Predicting the occurrence of drug resistance based on application of Machine Learning (ML) on the whole genome sequencing (WGS) data will pave the way to an early diagnosis and an efficient treatment in a much earlier time as compared to the gold standard culture-based phylogenetic drug susceptibility testing.
This project aims to explore
- Exploratory data analysis, to understand the various variables in the dataset.

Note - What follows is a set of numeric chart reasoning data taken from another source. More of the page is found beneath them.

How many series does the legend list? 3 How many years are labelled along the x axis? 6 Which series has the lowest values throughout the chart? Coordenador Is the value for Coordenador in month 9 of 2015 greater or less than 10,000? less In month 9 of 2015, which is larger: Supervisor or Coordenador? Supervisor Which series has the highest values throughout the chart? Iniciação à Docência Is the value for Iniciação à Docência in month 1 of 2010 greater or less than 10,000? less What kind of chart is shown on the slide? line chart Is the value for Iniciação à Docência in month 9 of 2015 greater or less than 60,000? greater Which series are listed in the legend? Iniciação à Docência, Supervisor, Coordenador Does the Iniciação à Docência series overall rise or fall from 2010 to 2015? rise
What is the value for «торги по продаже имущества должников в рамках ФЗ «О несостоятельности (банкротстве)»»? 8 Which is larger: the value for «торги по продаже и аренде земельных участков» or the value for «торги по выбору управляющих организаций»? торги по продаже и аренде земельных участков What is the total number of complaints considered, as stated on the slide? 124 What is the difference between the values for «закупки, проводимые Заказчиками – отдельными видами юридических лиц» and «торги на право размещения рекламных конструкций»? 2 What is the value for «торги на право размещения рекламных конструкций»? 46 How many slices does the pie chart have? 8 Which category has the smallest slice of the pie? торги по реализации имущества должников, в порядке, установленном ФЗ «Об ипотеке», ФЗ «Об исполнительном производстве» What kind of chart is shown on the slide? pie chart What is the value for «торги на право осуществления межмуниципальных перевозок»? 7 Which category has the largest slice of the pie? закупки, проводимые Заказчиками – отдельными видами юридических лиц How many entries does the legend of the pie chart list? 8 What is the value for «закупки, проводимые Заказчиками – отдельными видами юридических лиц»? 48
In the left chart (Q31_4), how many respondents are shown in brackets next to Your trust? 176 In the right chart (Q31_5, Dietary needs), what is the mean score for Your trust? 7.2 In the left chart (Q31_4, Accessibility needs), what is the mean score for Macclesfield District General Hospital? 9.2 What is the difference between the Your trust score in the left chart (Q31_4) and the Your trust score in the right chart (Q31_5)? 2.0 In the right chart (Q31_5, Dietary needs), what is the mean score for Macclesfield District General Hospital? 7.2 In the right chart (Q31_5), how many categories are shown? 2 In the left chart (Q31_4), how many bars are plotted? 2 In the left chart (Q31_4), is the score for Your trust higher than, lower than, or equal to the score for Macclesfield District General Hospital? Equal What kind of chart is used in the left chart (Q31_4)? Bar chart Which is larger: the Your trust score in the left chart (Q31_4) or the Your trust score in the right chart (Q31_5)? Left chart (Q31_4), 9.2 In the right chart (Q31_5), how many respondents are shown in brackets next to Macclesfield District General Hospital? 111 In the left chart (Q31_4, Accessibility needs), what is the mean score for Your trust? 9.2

- Feature engineering approaches to understand whether Single Nucleotide Polymorphism (SNP) provides a good foundation for prediction.
- Random forest approach for Machine Learning which combine multiple trees to create an overall ensemble model.
Desired skill level
This project requires some knowledge of Python
Beginner: If you’re curious about the topic, you can learn by reading the code and contribute by doing code reviews, helping us to structure the project better, improve documentation, fix variable names etc. Feel free to dip you toes in, the water’s fine!
Intermediate: If you’ve experience with Data Visualization, there’s good scope for that in this project 🙂
Advanced: Some familiarity with Machine Learning and Feature Engineering would be great.